■ **TO-DO LIST**:
A) Answer these questions using the McDonalds case study:
(i) On what date and at what time did the site visit take place?
(ii) How many employees does the Richards bay store have?
(iii) What service does the text give as an example of what McDonalds offers?
B) Write the next part of the McDonalds case study, starting after its final sentence.

■ **PASSAGE TO READ**:
○ ○ ○ ○ ○

McDonalds Case Study
Essay by sheikr • October 30, 2012 • Case Study • 3,657 Words (15 Pages) • 1,693 Views
INTRODUCTION
The purpose of this assignment is to develop a theoretical framework of Operations Management and to apply and analyse a specific industry. The group has chosen to visit a manufacturing industry in Richards bay, called McDonalds. The site visit took place on 9 July 2012 at 5pm. The team has attempted to get visit confirmation from the host manager. Regrettably the branch does not have email facilities to sent follow ups. We have repeatedly visited the branch and unfortunately the host manager is always not available and not returning our calls. We will persist on this matter, where possible. In the event that the confirmation is not in receipt by assignment due date, we will still attempt to get the letter to substantiate the visit.
The body of this assignment will place emphasis on the operations management processes that McDonalds follows, with regard to the product/services it offers, the supply chain management process and its quality management aspects, with a view of understanding the theory learnt as compared to reality. The shift manager, Siyabonga Ndwandwe, was interviewed on areas around the management of the store in Richards bay. The Richards bay store has 43 employees, with 3 shift managers. 12 of the staff are permanent with 6 in management positions. There are 22 females employed at the store.
The choice of McDonalds was mainly for taking a simple approach, visiting a simple industry, to better understand what is expected.
2. BACKGROUND
McDonalds belong to a manufacturing/services industry mix, meaning: a product is made for the sole purpose of selling it to make a revenue. McDonalds sells food based on a given menu. It offers a variety of services, like birthday parties.

○ ○ ○ ○ ○

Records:
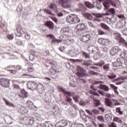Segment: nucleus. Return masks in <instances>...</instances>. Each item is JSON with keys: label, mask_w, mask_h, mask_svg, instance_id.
Masks as SVG:
<instances>
[{"label": "nucleus", "mask_w": 127, "mask_h": 127, "mask_svg": "<svg viewBox=\"0 0 127 127\" xmlns=\"http://www.w3.org/2000/svg\"><path fill=\"white\" fill-rule=\"evenodd\" d=\"M7 38H8L9 40H12V39H13V36H12V35H8Z\"/></svg>", "instance_id": "60"}, {"label": "nucleus", "mask_w": 127, "mask_h": 127, "mask_svg": "<svg viewBox=\"0 0 127 127\" xmlns=\"http://www.w3.org/2000/svg\"><path fill=\"white\" fill-rule=\"evenodd\" d=\"M47 37H50L53 39L52 41L53 43H60V42H62L63 40H58L57 39L54 38V35L52 34L47 35Z\"/></svg>", "instance_id": "12"}, {"label": "nucleus", "mask_w": 127, "mask_h": 127, "mask_svg": "<svg viewBox=\"0 0 127 127\" xmlns=\"http://www.w3.org/2000/svg\"><path fill=\"white\" fill-rule=\"evenodd\" d=\"M79 8H76V4H75V9L73 10H71V11H82L83 10V8H84V5L82 3L78 4Z\"/></svg>", "instance_id": "17"}, {"label": "nucleus", "mask_w": 127, "mask_h": 127, "mask_svg": "<svg viewBox=\"0 0 127 127\" xmlns=\"http://www.w3.org/2000/svg\"><path fill=\"white\" fill-rule=\"evenodd\" d=\"M66 102H68L70 105H73V102H72V98L69 97L68 96H66Z\"/></svg>", "instance_id": "41"}, {"label": "nucleus", "mask_w": 127, "mask_h": 127, "mask_svg": "<svg viewBox=\"0 0 127 127\" xmlns=\"http://www.w3.org/2000/svg\"><path fill=\"white\" fill-rule=\"evenodd\" d=\"M19 113H21L22 115H25V114L28 113V110L27 108L24 106H21L18 110Z\"/></svg>", "instance_id": "13"}, {"label": "nucleus", "mask_w": 127, "mask_h": 127, "mask_svg": "<svg viewBox=\"0 0 127 127\" xmlns=\"http://www.w3.org/2000/svg\"><path fill=\"white\" fill-rule=\"evenodd\" d=\"M117 17L120 18V19H122L123 20H126V17L125 16L123 15V14H120V15H117Z\"/></svg>", "instance_id": "48"}, {"label": "nucleus", "mask_w": 127, "mask_h": 127, "mask_svg": "<svg viewBox=\"0 0 127 127\" xmlns=\"http://www.w3.org/2000/svg\"><path fill=\"white\" fill-rule=\"evenodd\" d=\"M122 51V49L120 48V47L118 46H115L112 48L110 51V54L111 56H115L118 53L120 54V53Z\"/></svg>", "instance_id": "7"}, {"label": "nucleus", "mask_w": 127, "mask_h": 127, "mask_svg": "<svg viewBox=\"0 0 127 127\" xmlns=\"http://www.w3.org/2000/svg\"><path fill=\"white\" fill-rule=\"evenodd\" d=\"M113 121L114 122H117V123H122V120L119 117H114Z\"/></svg>", "instance_id": "50"}, {"label": "nucleus", "mask_w": 127, "mask_h": 127, "mask_svg": "<svg viewBox=\"0 0 127 127\" xmlns=\"http://www.w3.org/2000/svg\"><path fill=\"white\" fill-rule=\"evenodd\" d=\"M60 3L64 8H69L70 10L75 9L76 2L72 0H60Z\"/></svg>", "instance_id": "2"}, {"label": "nucleus", "mask_w": 127, "mask_h": 127, "mask_svg": "<svg viewBox=\"0 0 127 127\" xmlns=\"http://www.w3.org/2000/svg\"><path fill=\"white\" fill-rule=\"evenodd\" d=\"M121 80H127V76L120 77L118 78L114 79V82H117V81H120Z\"/></svg>", "instance_id": "29"}, {"label": "nucleus", "mask_w": 127, "mask_h": 127, "mask_svg": "<svg viewBox=\"0 0 127 127\" xmlns=\"http://www.w3.org/2000/svg\"><path fill=\"white\" fill-rule=\"evenodd\" d=\"M122 65L123 64L122 62L120 61V59H118L116 62L113 63V66H114V67H121Z\"/></svg>", "instance_id": "18"}, {"label": "nucleus", "mask_w": 127, "mask_h": 127, "mask_svg": "<svg viewBox=\"0 0 127 127\" xmlns=\"http://www.w3.org/2000/svg\"><path fill=\"white\" fill-rule=\"evenodd\" d=\"M58 72V71H56L55 69L53 68H50L49 71V75H50L51 76H53L54 75H55L56 73Z\"/></svg>", "instance_id": "25"}, {"label": "nucleus", "mask_w": 127, "mask_h": 127, "mask_svg": "<svg viewBox=\"0 0 127 127\" xmlns=\"http://www.w3.org/2000/svg\"><path fill=\"white\" fill-rule=\"evenodd\" d=\"M105 104L107 107H110V108H113V102L111 101V99L109 98H106L105 99Z\"/></svg>", "instance_id": "20"}, {"label": "nucleus", "mask_w": 127, "mask_h": 127, "mask_svg": "<svg viewBox=\"0 0 127 127\" xmlns=\"http://www.w3.org/2000/svg\"><path fill=\"white\" fill-rule=\"evenodd\" d=\"M91 39V36L90 35H85L81 37L80 40L83 42H87Z\"/></svg>", "instance_id": "15"}, {"label": "nucleus", "mask_w": 127, "mask_h": 127, "mask_svg": "<svg viewBox=\"0 0 127 127\" xmlns=\"http://www.w3.org/2000/svg\"><path fill=\"white\" fill-rule=\"evenodd\" d=\"M103 69L105 71H109L110 70V64H106L103 66Z\"/></svg>", "instance_id": "42"}, {"label": "nucleus", "mask_w": 127, "mask_h": 127, "mask_svg": "<svg viewBox=\"0 0 127 127\" xmlns=\"http://www.w3.org/2000/svg\"><path fill=\"white\" fill-rule=\"evenodd\" d=\"M126 25V20H120L116 23V27L118 29L121 28H124V27Z\"/></svg>", "instance_id": "11"}, {"label": "nucleus", "mask_w": 127, "mask_h": 127, "mask_svg": "<svg viewBox=\"0 0 127 127\" xmlns=\"http://www.w3.org/2000/svg\"><path fill=\"white\" fill-rule=\"evenodd\" d=\"M98 88L99 89H100V90H103L104 91H105L106 92H108L109 90V87H108L106 85L104 84H100Z\"/></svg>", "instance_id": "19"}, {"label": "nucleus", "mask_w": 127, "mask_h": 127, "mask_svg": "<svg viewBox=\"0 0 127 127\" xmlns=\"http://www.w3.org/2000/svg\"><path fill=\"white\" fill-rule=\"evenodd\" d=\"M122 33L123 35H126L127 36V29L125 28L122 30Z\"/></svg>", "instance_id": "57"}, {"label": "nucleus", "mask_w": 127, "mask_h": 127, "mask_svg": "<svg viewBox=\"0 0 127 127\" xmlns=\"http://www.w3.org/2000/svg\"><path fill=\"white\" fill-rule=\"evenodd\" d=\"M79 113H80V117L82 118V119H84L85 117H86V118H88L89 119V116H86V115H85V112L83 111L82 109H80L79 110Z\"/></svg>", "instance_id": "30"}, {"label": "nucleus", "mask_w": 127, "mask_h": 127, "mask_svg": "<svg viewBox=\"0 0 127 127\" xmlns=\"http://www.w3.org/2000/svg\"><path fill=\"white\" fill-rule=\"evenodd\" d=\"M103 83L104 82L102 81H94L92 83V85H98L99 84H103Z\"/></svg>", "instance_id": "52"}, {"label": "nucleus", "mask_w": 127, "mask_h": 127, "mask_svg": "<svg viewBox=\"0 0 127 127\" xmlns=\"http://www.w3.org/2000/svg\"><path fill=\"white\" fill-rule=\"evenodd\" d=\"M97 119L98 121H100V122H104V117H103V116H98Z\"/></svg>", "instance_id": "59"}, {"label": "nucleus", "mask_w": 127, "mask_h": 127, "mask_svg": "<svg viewBox=\"0 0 127 127\" xmlns=\"http://www.w3.org/2000/svg\"><path fill=\"white\" fill-rule=\"evenodd\" d=\"M20 93L21 94L18 95L19 98H21V99L27 98V92H26L24 89H22L20 91Z\"/></svg>", "instance_id": "16"}, {"label": "nucleus", "mask_w": 127, "mask_h": 127, "mask_svg": "<svg viewBox=\"0 0 127 127\" xmlns=\"http://www.w3.org/2000/svg\"><path fill=\"white\" fill-rule=\"evenodd\" d=\"M92 112H93V114H95V115H99V111L97 109L92 110Z\"/></svg>", "instance_id": "62"}, {"label": "nucleus", "mask_w": 127, "mask_h": 127, "mask_svg": "<svg viewBox=\"0 0 127 127\" xmlns=\"http://www.w3.org/2000/svg\"><path fill=\"white\" fill-rule=\"evenodd\" d=\"M25 37L27 40H29V39H30V35L27 33H26V34H25Z\"/></svg>", "instance_id": "56"}, {"label": "nucleus", "mask_w": 127, "mask_h": 127, "mask_svg": "<svg viewBox=\"0 0 127 127\" xmlns=\"http://www.w3.org/2000/svg\"><path fill=\"white\" fill-rule=\"evenodd\" d=\"M76 70L77 72L76 73L77 76L79 77H85V76H88V74L85 73L86 70L84 68L80 67V66H77Z\"/></svg>", "instance_id": "6"}, {"label": "nucleus", "mask_w": 127, "mask_h": 127, "mask_svg": "<svg viewBox=\"0 0 127 127\" xmlns=\"http://www.w3.org/2000/svg\"><path fill=\"white\" fill-rule=\"evenodd\" d=\"M89 93H90V94H92V95H94V96H97V97H100V94H99V93H98L95 91L90 90Z\"/></svg>", "instance_id": "49"}, {"label": "nucleus", "mask_w": 127, "mask_h": 127, "mask_svg": "<svg viewBox=\"0 0 127 127\" xmlns=\"http://www.w3.org/2000/svg\"><path fill=\"white\" fill-rule=\"evenodd\" d=\"M65 20L66 22L70 23V24L79 23L80 22V19L78 18V15L75 14H71L67 16Z\"/></svg>", "instance_id": "4"}, {"label": "nucleus", "mask_w": 127, "mask_h": 127, "mask_svg": "<svg viewBox=\"0 0 127 127\" xmlns=\"http://www.w3.org/2000/svg\"><path fill=\"white\" fill-rule=\"evenodd\" d=\"M33 118L29 117H25L21 119L20 123L23 125H32L33 124Z\"/></svg>", "instance_id": "5"}, {"label": "nucleus", "mask_w": 127, "mask_h": 127, "mask_svg": "<svg viewBox=\"0 0 127 127\" xmlns=\"http://www.w3.org/2000/svg\"><path fill=\"white\" fill-rule=\"evenodd\" d=\"M118 39L119 40V43H122L125 46L126 45V43H127V42L126 40L120 37V36H118Z\"/></svg>", "instance_id": "34"}, {"label": "nucleus", "mask_w": 127, "mask_h": 127, "mask_svg": "<svg viewBox=\"0 0 127 127\" xmlns=\"http://www.w3.org/2000/svg\"><path fill=\"white\" fill-rule=\"evenodd\" d=\"M98 42L99 44H102V45H109L110 44V40L101 38L98 39Z\"/></svg>", "instance_id": "10"}, {"label": "nucleus", "mask_w": 127, "mask_h": 127, "mask_svg": "<svg viewBox=\"0 0 127 127\" xmlns=\"http://www.w3.org/2000/svg\"><path fill=\"white\" fill-rule=\"evenodd\" d=\"M67 126H68V121L64 120L58 122L55 125L56 127H64Z\"/></svg>", "instance_id": "9"}, {"label": "nucleus", "mask_w": 127, "mask_h": 127, "mask_svg": "<svg viewBox=\"0 0 127 127\" xmlns=\"http://www.w3.org/2000/svg\"><path fill=\"white\" fill-rule=\"evenodd\" d=\"M71 127H84V125L80 123H73L72 124Z\"/></svg>", "instance_id": "32"}, {"label": "nucleus", "mask_w": 127, "mask_h": 127, "mask_svg": "<svg viewBox=\"0 0 127 127\" xmlns=\"http://www.w3.org/2000/svg\"><path fill=\"white\" fill-rule=\"evenodd\" d=\"M72 99L73 100H74V101H75V102H76V103H78V102H79L80 97L79 96L75 95L72 97Z\"/></svg>", "instance_id": "43"}, {"label": "nucleus", "mask_w": 127, "mask_h": 127, "mask_svg": "<svg viewBox=\"0 0 127 127\" xmlns=\"http://www.w3.org/2000/svg\"><path fill=\"white\" fill-rule=\"evenodd\" d=\"M94 58L95 60H98V59H100V51H98V52H97V54L94 56Z\"/></svg>", "instance_id": "40"}, {"label": "nucleus", "mask_w": 127, "mask_h": 127, "mask_svg": "<svg viewBox=\"0 0 127 127\" xmlns=\"http://www.w3.org/2000/svg\"><path fill=\"white\" fill-rule=\"evenodd\" d=\"M71 61L72 62H79V63H81V62H83V60H74V59H71Z\"/></svg>", "instance_id": "58"}, {"label": "nucleus", "mask_w": 127, "mask_h": 127, "mask_svg": "<svg viewBox=\"0 0 127 127\" xmlns=\"http://www.w3.org/2000/svg\"><path fill=\"white\" fill-rule=\"evenodd\" d=\"M109 127H117V125L115 123H112L111 125H109Z\"/></svg>", "instance_id": "64"}, {"label": "nucleus", "mask_w": 127, "mask_h": 127, "mask_svg": "<svg viewBox=\"0 0 127 127\" xmlns=\"http://www.w3.org/2000/svg\"><path fill=\"white\" fill-rule=\"evenodd\" d=\"M3 100L5 102L7 106H9L10 107H13V104L9 102L8 101H7V100H6L5 98H3Z\"/></svg>", "instance_id": "35"}, {"label": "nucleus", "mask_w": 127, "mask_h": 127, "mask_svg": "<svg viewBox=\"0 0 127 127\" xmlns=\"http://www.w3.org/2000/svg\"><path fill=\"white\" fill-rule=\"evenodd\" d=\"M45 25L49 28L50 29H53L54 28V24L53 22L49 21L46 22Z\"/></svg>", "instance_id": "22"}, {"label": "nucleus", "mask_w": 127, "mask_h": 127, "mask_svg": "<svg viewBox=\"0 0 127 127\" xmlns=\"http://www.w3.org/2000/svg\"><path fill=\"white\" fill-rule=\"evenodd\" d=\"M84 16L89 20H91L92 19V15L89 14V13H85L84 14Z\"/></svg>", "instance_id": "33"}, {"label": "nucleus", "mask_w": 127, "mask_h": 127, "mask_svg": "<svg viewBox=\"0 0 127 127\" xmlns=\"http://www.w3.org/2000/svg\"><path fill=\"white\" fill-rule=\"evenodd\" d=\"M43 11H44L45 12H47V13H48V14H50V15H53L54 16V13H52L51 12V11H50L49 9H44L43 10Z\"/></svg>", "instance_id": "38"}, {"label": "nucleus", "mask_w": 127, "mask_h": 127, "mask_svg": "<svg viewBox=\"0 0 127 127\" xmlns=\"http://www.w3.org/2000/svg\"><path fill=\"white\" fill-rule=\"evenodd\" d=\"M76 29L78 31H84L86 30V26L84 24H79L77 25Z\"/></svg>", "instance_id": "14"}, {"label": "nucleus", "mask_w": 127, "mask_h": 127, "mask_svg": "<svg viewBox=\"0 0 127 127\" xmlns=\"http://www.w3.org/2000/svg\"><path fill=\"white\" fill-rule=\"evenodd\" d=\"M92 1L93 3H97V4H99V3H101V2L104 1L103 5L106 9H108L109 7H110V4L114 7L117 6L116 3H115L113 0H93Z\"/></svg>", "instance_id": "3"}, {"label": "nucleus", "mask_w": 127, "mask_h": 127, "mask_svg": "<svg viewBox=\"0 0 127 127\" xmlns=\"http://www.w3.org/2000/svg\"><path fill=\"white\" fill-rule=\"evenodd\" d=\"M108 78H109V79H115V78L117 77V75H116L115 74H112L111 75H108L107 76Z\"/></svg>", "instance_id": "53"}, {"label": "nucleus", "mask_w": 127, "mask_h": 127, "mask_svg": "<svg viewBox=\"0 0 127 127\" xmlns=\"http://www.w3.org/2000/svg\"><path fill=\"white\" fill-rule=\"evenodd\" d=\"M92 99L94 102V106L95 107H98V106H100L101 105V101H100V100L96 99L94 98Z\"/></svg>", "instance_id": "28"}, {"label": "nucleus", "mask_w": 127, "mask_h": 127, "mask_svg": "<svg viewBox=\"0 0 127 127\" xmlns=\"http://www.w3.org/2000/svg\"><path fill=\"white\" fill-rule=\"evenodd\" d=\"M108 19H109V21H110L112 24H114L117 21V17L115 16H113L111 18H108Z\"/></svg>", "instance_id": "27"}, {"label": "nucleus", "mask_w": 127, "mask_h": 127, "mask_svg": "<svg viewBox=\"0 0 127 127\" xmlns=\"http://www.w3.org/2000/svg\"><path fill=\"white\" fill-rule=\"evenodd\" d=\"M89 75H93L94 76H97V75H99V73H98L97 72L92 70L89 71Z\"/></svg>", "instance_id": "51"}, {"label": "nucleus", "mask_w": 127, "mask_h": 127, "mask_svg": "<svg viewBox=\"0 0 127 127\" xmlns=\"http://www.w3.org/2000/svg\"><path fill=\"white\" fill-rule=\"evenodd\" d=\"M62 30L64 33H65L66 32H69V31H70V28L68 27H64L62 29Z\"/></svg>", "instance_id": "45"}, {"label": "nucleus", "mask_w": 127, "mask_h": 127, "mask_svg": "<svg viewBox=\"0 0 127 127\" xmlns=\"http://www.w3.org/2000/svg\"><path fill=\"white\" fill-rule=\"evenodd\" d=\"M113 115L112 113H108V114L105 115V120L107 122H111Z\"/></svg>", "instance_id": "23"}, {"label": "nucleus", "mask_w": 127, "mask_h": 127, "mask_svg": "<svg viewBox=\"0 0 127 127\" xmlns=\"http://www.w3.org/2000/svg\"><path fill=\"white\" fill-rule=\"evenodd\" d=\"M27 106H28V107H29V108H31V107H32V106H33V102H32L30 100H28L27 102Z\"/></svg>", "instance_id": "47"}, {"label": "nucleus", "mask_w": 127, "mask_h": 127, "mask_svg": "<svg viewBox=\"0 0 127 127\" xmlns=\"http://www.w3.org/2000/svg\"><path fill=\"white\" fill-rule=\"evenodd\" d=\"M105 64V62L104 61H100V62L95 64V66H98V67H102L103 65Z\"/></svg>", "instance_id": "39"}, {"label": "nucleus", "mask_w": 127, "mask_h": 127, "mask_svg": "<svg viewBox=\"0 0 127 127\" xmlns=\"http://www.w3.org/2000/svg\"><path fill=\"white\" fill-rule=\"evenodd\" d=\"M119 55L121 58H127V51H122L121 49Z\"/></svg>", "instance_id": "21"}, {"label": "nucleus", "mask_w": 127, "mask_h": 127, "mask_svg": "<svg viewBox=\"0 0 127 127\" xmlns=\"http://www.w3.org/2000/svg\"><path fill=\"white\" fill-rule=\"evenodd\" d=\"M108 12L111 13L112 15H114L115 13H116V11L115 10V8H111L109 9Z\"/></svg>", "instance_id": "44"}, {"label": "nucleus", "mask_w": 127, "mask_h": 127, "mask_svg": "<svg viewBox=\"0 0 127 127\" xmlns=\"http://www.w3.org/2000/svg\"><path fill=\"white\" fill-rule=\"evenodd\" d=\"M50 8H51V9H57V6L56 5V4H54V3H52L51 4V5L50 6Z\"/></svg>", "instance_id": "46"}, {"label": "nucleus", "mask_w": 127, "mask_h": 127, "mask_svg": "<svg viewBox=\"0 0 127 127\" xmlns=\"http://www.w3.org/2000/svg\"><path fill=\"white\" fill-rule=\"evenodd\" d=\"M17 11L19 14H21V12L22 11V8L18 7L17 8Z\"/></svg>", "instance_id": "55"}, {"label": "nucleus", "mask_w": 127, "mask_h": 127, "mask_svg": "<svg viewBox=\"0 0 127 127\" xmlns=\"http://www.w3.org/2000/svg\"><path fill=\"white\" fill-rule=\"evenodd\" d=\"M93 15L97 17V18H102L103 17V14L102 13H93Z\"/></svg>", "instance_id": "36"}, {"label": "nucleus", "mask_w": 127, "mask_h": 127, "mask_svg": "<svg viewBox=\"0 0 127 127\" xmlns=\"http://www.w3.org/2000/svg\"><path fill=\"white\" fill-rule=\"evenodd\" d=\"M65 95H67L68 97H73V96H75V92H65Z\"/></svg>", "instance_id": "37"}, {"label": "nucleus", "mask_w": 127, "mask_h": 127, "mask_svg": "<svg viewBox=\"0 0 127 127\" xmlns=\"http://www.w3.org/2000/svg\"><path fill=\"white\" fill-rule=\"evenodd\" d=\"M20 32L21 33L23 32V33H24V34H26V33H27V32H26V30L24 28L20 29Z\"/></svg>", "instance_id": "61"}, {"label": "nucleus", "mask_w": 127, "mask_h": 127, "mask_svg": "<svg viewBox=\"0 0 127 127\" xmlns=\"http://www.w3.org/2000/svg\"><path fill=\"white\" fill-rule=\"evenodd\" d=\"M27 86L30 90H35L37 88L38 92L41 94H42L44 91V86L41 83H39L37 85L35 82L29 81L27 83Z\"/></svg>", "instance_id": "1"}, {"label": "nucleus", "mask_w": 127, "mask_h": 127, "mask_svg": "<svg viewBox=\"0 0 127 127\" xmlns=\"http://www.w3.org/2000/svg\"><path fill=\"white\" fill-rule=\"evenodd\" d=\"M0 85L4 88H8L9 87V80L5 78H0Z\"/></svg>", "instance_id": "8"}, {"label": "nucleus", "mask_w": 127, "mask_h": 127, "mask_svg": "<svg viewBox=\"0 0 127 127\" xmlns=\"http://www.w3.org/2000/svg\"><path fill=\"white\" fill-rule=\"evenodd\" d=\"M100 26L101 28L105 29V30H109L110 29V27L104 23H100Z\"/></svg>", "instance_id": "24"}, {"label": "nucleus", "mask_w": 127, "mask_h": 127, "mask_svg": "<svg viewBox=\"0 0 127 127\" xmlns=\"http://www.w3.org/2000/svg\"><path fill=\"white\" fill-rule=\"evenodd\" d=\"M67 42H68V44H72V43H74V39H70L67 40Z\"/></svg>", "instance_id": "63"}, {"label": "nucleus", "mask_w": 127, "mask_h": 127, "mask_svg": "<svg viewBox=\"0 0 127 127\" xmlns=\"http://www.w3.org/2000/svg\"><path fill=\"white\" fill-rule=\"evenodd\" d=\"M84 4L85 5H86V6H87V7H88V8H93V7H94L95 6L94 4L88 1H85L84 2Z\"/></svg>", "instance_id": "26"}, {"label": "nucleus", "mask_w": 127, "mask_h": 127, "mask_svg": "<svg viewBox=\"0 0 127 127\" xmlns=\"http://www.w3.org/2000/svg\"><path fill=\"white\" fill-rule=\"evenodd\" d=\"M90 51H91V52H96V53L97 52H98V51H99L98 47H96L94 46L90 47Z\"/></svg>", "instance_id": "31"}, {"label": "nucleus", "mask_w": 127, "mask_h": 127, "mask_svg": "<svg viewBox=\"0 0 127 127\" xmlns=\"http://www.w3.org/2000/svg\"><path fill=\"white\" fill-rule=\"evenodd\" d=\"M31 53H32V55H35V56H38V53L35 52V51L33 50H31Z\"/></svg>", "instance_id": "54"}]
</instances>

○ ○ ○ ○ ○

■ **ANSWERS TO THE PROBLEMS**:
A)
(i) 9 July 2012 at 5pm
(ii) 43
(iii) Birthday parties

B)
McDonalds started out in 1940 by brothers, Richard and Maurice McDonald. It was a drive-in with a large menu. Over the years, the famous French fries and thick milkshakes made their debut. IN 1955, Ray Kroc opened his first McDonalds after becoming a franchising agent. By 1965, there were 700. By 1958, 10 years after opening, the 100 000 000 burger was sold and in 1959, the 100 store opened up. What started out as a small vision became an American dream. By 1963, there were 500 stores throughout America. The franchising concept revolutionised the economy. The first public stock offering was in 1965. In 1966, Ronald McDonald appeared in his first television commercial, the use of media proved an instant hit. The first international McDonalds opened in 1967 in two countries, today McDonalds is a favourite in 119 countries around the world. McDonalds relocated geographically and improved on profits by expanding globally. Today, McDonalds is still looking for opportunities to further attract new and retain existing customers by continuously improving on its menu and service offerings. There are currently more than 33000 restaurants around the world.
3. THEORY VERSUS APPLICATION
"A theoretical framework is a theoretical perspective" (www.analytictech.com). This can be simply a theory or in more general terms, it can be a basic approach to understanding something. It is a collection of interrelated concepts. The theoretical framework of an organisation is all about giving a clear indication, theoretically, on how the organisation operates and how it deals with critical issues involved in operations.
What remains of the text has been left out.